**What the exercise asks**
Substitute "still water" for "calm water" in the records, starting at the line that contains "How far is the" and ending at the end of the records, and write out only those lines with everything else unchanged. Leave the pictures out of your answer.

Spatial question records

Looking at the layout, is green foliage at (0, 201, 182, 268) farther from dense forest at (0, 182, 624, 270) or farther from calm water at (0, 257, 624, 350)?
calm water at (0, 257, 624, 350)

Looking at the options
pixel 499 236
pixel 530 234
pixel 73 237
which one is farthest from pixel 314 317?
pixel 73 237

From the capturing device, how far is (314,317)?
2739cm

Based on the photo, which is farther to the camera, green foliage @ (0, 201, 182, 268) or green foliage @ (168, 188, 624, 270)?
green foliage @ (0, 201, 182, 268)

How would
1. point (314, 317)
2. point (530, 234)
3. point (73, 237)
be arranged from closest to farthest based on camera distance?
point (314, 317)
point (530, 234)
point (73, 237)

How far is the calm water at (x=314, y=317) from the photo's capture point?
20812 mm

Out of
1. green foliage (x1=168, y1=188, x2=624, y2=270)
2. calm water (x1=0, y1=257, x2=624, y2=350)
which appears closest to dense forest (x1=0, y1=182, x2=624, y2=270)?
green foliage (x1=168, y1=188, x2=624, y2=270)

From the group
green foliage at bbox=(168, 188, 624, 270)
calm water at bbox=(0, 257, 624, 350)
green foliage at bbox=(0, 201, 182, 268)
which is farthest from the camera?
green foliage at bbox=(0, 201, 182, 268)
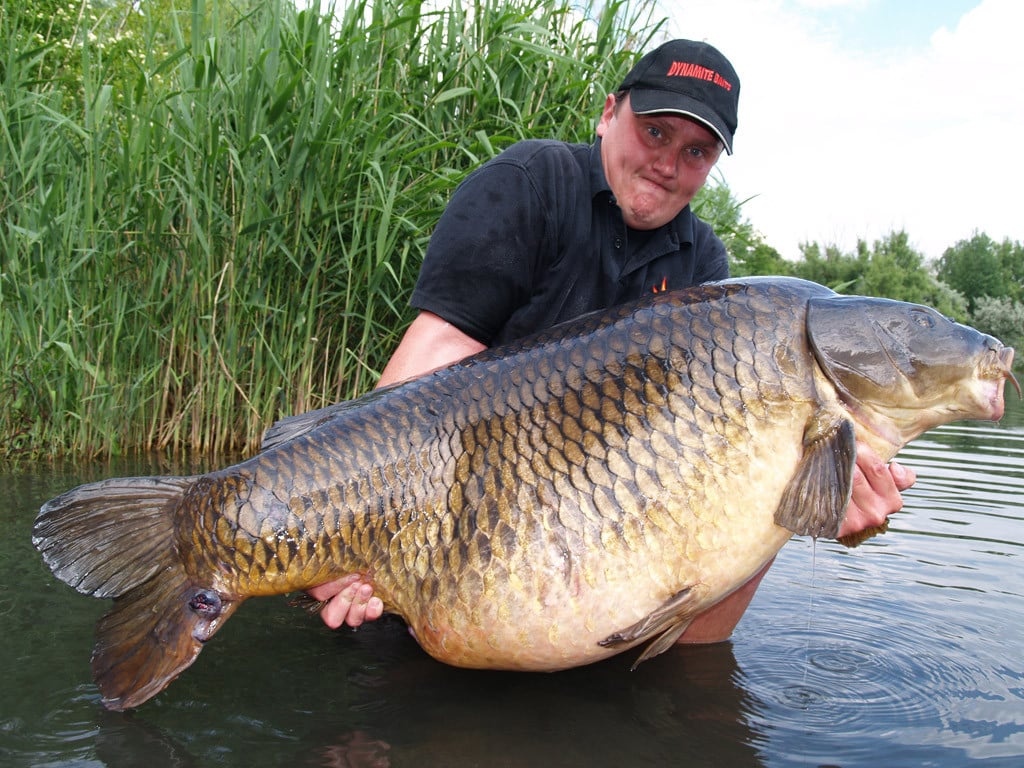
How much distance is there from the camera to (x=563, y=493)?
168cm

**Completed task**
How far is the still water at (x=314, y=317) from the photo's capture point?
20812 mm

Out of
1. green foliage (x1=168, y1=188, x2=624, y2=270)
2. still water (x1=0, y1=257, x2=624, y2=350)
which appears closest to dense forest (x1=0, y1=182, x2=624, y2=270)?
green foliage (x1=168, y1=188, x2=624, y2=270)

From the group
green foliage at bbox=(168, 188, 624, 270)
still water at bbox=(0, 257, 624, 350)
green foliage at bbox=(0, 201, 182, 268)
which is farthest from the camera?
green foliage at bbox=(0, 201, 182, 268)
How much distance is there from the camera to (x=563, y=493)?
168cm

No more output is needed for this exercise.